_Exercise instructions_
**a)** Write down each path that the text on reading and writing files in Python spells out as an example.
**b)** Continue the text on reading and writing files in Python from its last sentence.

_Document extract_
◇ ◇ ◇ ◇ ◇ ◇ ◇

Manipulating Data and Files

About files

In this Section we will learn how to write and read data to and from files using Python.

We can then use this data to do useful things like plotting or calculations.

To use a file it has to be opened, and when finished it has to be closed.
While the file is open, it can either be read from or written to.

To open a file, we specify its name and indicate whether we want to read or write.

Files for Examples:

These examples and the ones later require us having some files to process, these are in the Files folder, so make sure you download the files in this if working on your own machine.

  • Make sure they are inside correctly named sub-folders on your hard disk.

  • Use the same capitalisation as the original for cross platform compatibility. (Many operating systems are case sensitive).

To find out where a Jupyter Notebook is running run the following command:

import os

here = os.getcwd() #get location of Current Working Directory
print(here)
  • You can then navigate to this folder using the file-browser on your operating system.

Organising Folders

When we create a new file by opening it and writing, the new file goes in the current working folder (also called a “directory”).
When we open a file for reading, Python also looks for it in the same place.

If we want to open a file somewhere else, we have to specify the path to the file, which is the name of the directory (or folder) where the file is located.

Usually we use relative paths, when we have a subfolder in the current working directory e.g.: Files/Work/mynotes.txt.
The directory above is ../ etc.

  • Use the same case (uppercase capitals etc.), which may not matter on Windows byt will affect the script on other operating systems and for marking the work.

A full (“absolute”) Windows path might be "c:/Users/Nick/words.txt" or "c:\\Users\\Nick\\words.txt", but do NOT use these in shared or submitted files only if you are ever going to use the script on a single machine.
Because backslashes are used to escape things like newlines and tabs, we need to write two backslashes in a string to get a real backslash \, so can use a forward slash instead (like web addresses).

◇ ◇ ◇ ◇ ◇ ◇ ◇

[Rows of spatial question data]
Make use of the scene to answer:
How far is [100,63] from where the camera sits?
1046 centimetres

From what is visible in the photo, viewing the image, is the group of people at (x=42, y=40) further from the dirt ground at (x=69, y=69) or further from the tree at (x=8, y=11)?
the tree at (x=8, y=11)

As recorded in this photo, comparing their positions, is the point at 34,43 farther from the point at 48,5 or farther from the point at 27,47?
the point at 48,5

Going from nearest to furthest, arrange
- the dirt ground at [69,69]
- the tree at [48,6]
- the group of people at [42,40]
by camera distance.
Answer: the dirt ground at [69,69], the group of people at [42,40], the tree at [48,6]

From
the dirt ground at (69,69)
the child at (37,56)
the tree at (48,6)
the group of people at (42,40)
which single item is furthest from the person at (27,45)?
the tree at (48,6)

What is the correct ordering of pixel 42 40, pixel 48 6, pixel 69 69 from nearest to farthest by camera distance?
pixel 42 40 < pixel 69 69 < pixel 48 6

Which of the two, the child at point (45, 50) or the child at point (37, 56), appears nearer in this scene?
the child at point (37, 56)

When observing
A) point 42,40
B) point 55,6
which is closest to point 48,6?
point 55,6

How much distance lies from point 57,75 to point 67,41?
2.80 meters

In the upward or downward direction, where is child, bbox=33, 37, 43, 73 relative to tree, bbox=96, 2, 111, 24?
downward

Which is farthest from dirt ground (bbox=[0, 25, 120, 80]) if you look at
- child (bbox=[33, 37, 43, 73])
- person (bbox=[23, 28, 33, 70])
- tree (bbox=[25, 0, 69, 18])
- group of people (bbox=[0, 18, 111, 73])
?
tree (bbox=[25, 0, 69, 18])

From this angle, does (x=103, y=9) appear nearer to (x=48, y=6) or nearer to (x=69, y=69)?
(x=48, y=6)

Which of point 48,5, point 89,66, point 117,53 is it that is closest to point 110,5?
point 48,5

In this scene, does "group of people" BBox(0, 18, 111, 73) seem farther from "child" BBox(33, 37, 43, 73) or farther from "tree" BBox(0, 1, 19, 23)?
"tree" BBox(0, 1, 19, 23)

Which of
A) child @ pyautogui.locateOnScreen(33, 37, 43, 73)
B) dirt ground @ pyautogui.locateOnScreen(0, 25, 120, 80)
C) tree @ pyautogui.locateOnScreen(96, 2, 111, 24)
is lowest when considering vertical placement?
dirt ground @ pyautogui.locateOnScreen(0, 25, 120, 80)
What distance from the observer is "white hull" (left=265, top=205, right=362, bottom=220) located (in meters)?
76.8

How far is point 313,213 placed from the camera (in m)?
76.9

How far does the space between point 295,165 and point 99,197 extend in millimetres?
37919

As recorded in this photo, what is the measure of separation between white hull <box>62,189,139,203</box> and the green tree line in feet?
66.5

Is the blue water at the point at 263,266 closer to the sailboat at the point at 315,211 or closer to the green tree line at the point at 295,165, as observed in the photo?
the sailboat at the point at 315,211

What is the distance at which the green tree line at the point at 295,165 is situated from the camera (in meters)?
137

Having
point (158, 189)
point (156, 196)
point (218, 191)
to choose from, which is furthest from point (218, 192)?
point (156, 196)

◇ ◇ ◇ ◇ ◇ ◇ ◇

_Answers by task_
**a)**
- Files/Work/mynotes.txt
- ../
- c:/Users/Nick/words.txt
- c:\\Users\\Nick\\words.txt

**b)**
  • We cannot use / or \ as part of a filename; they are reserved as a delimiter between directory and filenames.

Writing our First File

To open a file we use the open(NAME, MODE) function, which takes two arguments.
The first is the name of the file, and the second is called the mode.
Mode "w" means that we are opening the file for writing.

With mode "w", if there is no file named test.txt on the disk, it will be created.
If there already is one, it will be replaced by the file we are writing (be careful to not overwrite important files!).

myfile = open("workfile.txt", "w")
print(myfile)

The variable named myfile acts like a container holding all the contents copied to memory from the file on disk.
You can move information from the container a piece at time, or all at once until it is empty.

You can then use different methods on the file, using a dot as in: FILE.METHOD, and this makes changes to the myfile container.

The following line writes text into a file, using the write method. The file is written to the current working folder where the programme script is run from (See Section below on **Using the OS Module} for more on working folders).

myfile.write("This is a test...")
  • Try opening the new file from the main JupyterHub file menu or on your disk using the file browser.

    • notice that it will be empty.

    • This is because you haven’t yet saved the file to disk (like editing but not pressing save in a word processor).

To send any data to the file before we are finished we can use the flush method.

myfile.flush()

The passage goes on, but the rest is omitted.